Reproduce all of the records below without changing a single word, and omit the pictures from your copy.

[Records]
######
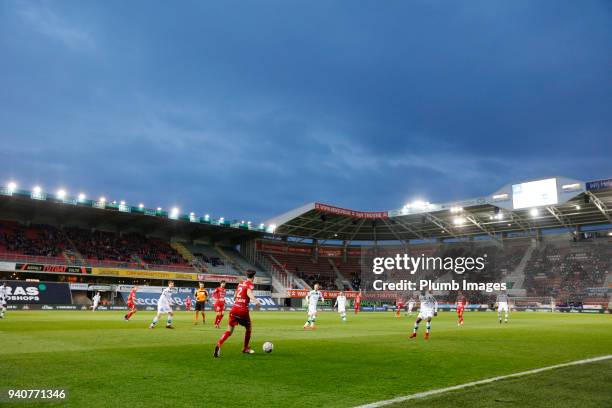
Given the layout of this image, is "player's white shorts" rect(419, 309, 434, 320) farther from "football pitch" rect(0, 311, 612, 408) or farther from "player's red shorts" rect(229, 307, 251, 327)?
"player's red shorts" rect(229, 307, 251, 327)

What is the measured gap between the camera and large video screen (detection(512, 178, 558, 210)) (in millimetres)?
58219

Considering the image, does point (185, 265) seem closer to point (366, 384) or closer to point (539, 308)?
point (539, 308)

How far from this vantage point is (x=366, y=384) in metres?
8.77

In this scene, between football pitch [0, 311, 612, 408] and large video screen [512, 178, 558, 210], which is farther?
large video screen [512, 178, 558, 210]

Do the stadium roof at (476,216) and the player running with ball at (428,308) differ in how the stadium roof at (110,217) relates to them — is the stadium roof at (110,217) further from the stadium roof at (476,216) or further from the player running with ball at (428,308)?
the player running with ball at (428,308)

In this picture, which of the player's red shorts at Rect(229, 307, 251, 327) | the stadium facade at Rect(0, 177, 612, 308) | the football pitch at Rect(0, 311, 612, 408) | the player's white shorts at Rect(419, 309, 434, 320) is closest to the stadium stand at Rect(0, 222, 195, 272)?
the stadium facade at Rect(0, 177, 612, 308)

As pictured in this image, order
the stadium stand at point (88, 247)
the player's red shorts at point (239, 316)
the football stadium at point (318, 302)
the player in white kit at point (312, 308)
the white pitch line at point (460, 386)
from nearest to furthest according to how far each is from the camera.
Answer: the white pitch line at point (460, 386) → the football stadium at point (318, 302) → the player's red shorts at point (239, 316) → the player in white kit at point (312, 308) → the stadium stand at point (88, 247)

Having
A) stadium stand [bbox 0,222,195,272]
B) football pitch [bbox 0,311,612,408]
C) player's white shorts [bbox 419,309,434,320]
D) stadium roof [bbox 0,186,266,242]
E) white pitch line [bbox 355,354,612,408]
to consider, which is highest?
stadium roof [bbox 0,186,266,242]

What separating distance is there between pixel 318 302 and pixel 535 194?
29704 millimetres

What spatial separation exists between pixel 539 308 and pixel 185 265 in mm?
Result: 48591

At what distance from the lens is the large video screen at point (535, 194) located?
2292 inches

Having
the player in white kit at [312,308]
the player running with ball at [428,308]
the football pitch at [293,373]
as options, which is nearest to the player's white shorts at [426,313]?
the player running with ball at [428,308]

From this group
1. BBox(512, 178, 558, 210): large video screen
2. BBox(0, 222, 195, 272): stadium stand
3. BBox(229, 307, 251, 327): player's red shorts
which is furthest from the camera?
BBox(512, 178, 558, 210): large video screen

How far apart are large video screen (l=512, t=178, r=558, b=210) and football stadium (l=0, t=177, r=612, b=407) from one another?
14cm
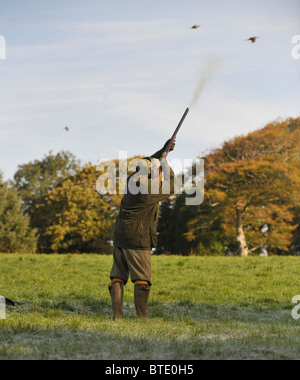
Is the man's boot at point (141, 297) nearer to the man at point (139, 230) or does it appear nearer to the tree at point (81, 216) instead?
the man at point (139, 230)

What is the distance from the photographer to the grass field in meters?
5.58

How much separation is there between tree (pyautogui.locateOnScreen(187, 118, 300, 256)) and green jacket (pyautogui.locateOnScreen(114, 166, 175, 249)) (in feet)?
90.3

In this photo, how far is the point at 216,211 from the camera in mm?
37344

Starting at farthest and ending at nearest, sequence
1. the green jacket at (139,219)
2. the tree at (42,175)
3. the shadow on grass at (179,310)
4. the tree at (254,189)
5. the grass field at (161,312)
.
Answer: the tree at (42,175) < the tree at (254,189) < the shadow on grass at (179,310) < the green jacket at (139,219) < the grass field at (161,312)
######
Solution below:
Given the layout of this image, is "player's white shorts" rect(419, 309, 434, 320) farther from "football pitch" rect(0, 311, 612, 408) or farther from "player's red shorts" rect(229, 307, 251, 327)?
"player's red shorts" rect(229, 307, 251, 327)

What is the measured gap between the camera and large video screen (detection(512, 178, 558, 210)) (in millimetres)?
58219

Considering the image, does point (185, 265) seem closer to point (366, 384) or closer to point (539, 308)?
point (539, 308)

How far from this vantage point is (x=366, y=384) in metres?
8.77

In this scene, between football pitch [0, 311, 612, 408] and large video screen [512, 178, 558, 210], which is farther?
large video screen [512, 178, 558, 210]

Do the stadium roof at (476,216) and the player running with ball at (428,308) differ in how the stadium roof at (110,217) relates to them — is the stadium roof at (110,217) further from the stadium roof at (476,216) or further from the player running with ball at (428,308)?
the player running with ball at (428,308)

In this picture, which of the player's red shorts at Rect(229, 307, 251, 327) | the stadium facade at Rect(0, 177, 612, 308) | the football pitch at Rect(0, 311, 612, 408) | the player's white shorts at Rect(419, 309, 434, 320) is closest to the stadium stand at Rect(0, 222, 195, 272)?
the stadium facade at Rect(0, 177, 612, 308)

As pictured in this image, order
the stadium stand at point (88, 247)
the player's red shorts at point (239, 316)
the football stadium at point (318, 302)
the player in white kit at point (312, 308)
the white pitch line at point (460, 386)
from nearest to furthest according to how far each is from the camera.
Answer: the white pitch line at point (460, 386) → the football stadium at point (318, 302) → the player's red shorts at point (239, 316) → the player in white kit at point (312, 308) → the stadium stand at point (88, 247)

Having
A) stadium stand [bbox 0,222,195,272]
B) football pitch [bbox 0,311,612,408]
C) player's white shorts [bbox 419,309,434,320]
D) stadium roof [bbox 0,186,266,242]
E) white pitch line [bbox 355,354,612,408]
to consider, which is highest?
stadium roof [bbox 0,186,266,242]

What separating distance is there between pixel 318 302 and pixel 535 194?
29704 millimetres

What spatial separation exists between pixel 539 308 and pixel 185 265 in mm?
Result: 48591

At what distance from the lens is the large video screen at point (535, 194) located?
2292 inches

Having
the player in white kit at [312,308]
the player running with ball at [428,308]
the football pitch at [293,373]
as options, which is nearest to the player's white shorts at [426,313]?
the player running with ball at [428,308]

From this group
1. BBox(512, 178, 558, 210): large video screen
2. BBox(0, 222, 195, 272): stadium stand
3. BBox(229, 307, 251, 327): player's red shorts
which is furthest from the camera?
BBox(512, 178, 558, 210): large video screen

How far apart are large video screen (l=512, t=178, r=558, b=210) and football stadium (l=0, t=177, r=612, b=407) from one another?
14cm
Is the man's boot at point (141, 297) nearer to the man at point (139, 230) or does it appear nearer to the tree at point (81, 216) instead?
the man at point (139, 230)

What is the distance from the photographer to the grass field in meters?
5.58

How much separation is there between tree (pyautogui.locateOnScreen(187, 118, 300, 256)) and green jacket (pyautogui.locateOnScreen(114, 166, 175, 249)) (in feet)?
90.3

In this photo, how far is the point at 216,211 from the camera in mm?
37344

Starting at farthest and ending at nearest, sequence
1. the green jacket at (139,219)
2. the tree at (42,175)
3. the shadow on grass at (179,310)
4. the tree at (254,189)
5. the grass field at (161,312)
.
Answer: the tree at (42,175) < the tree at (254,189) < the shadow on grass at (179,310) < the green jacket at (139,219) < the grass field at (161,312)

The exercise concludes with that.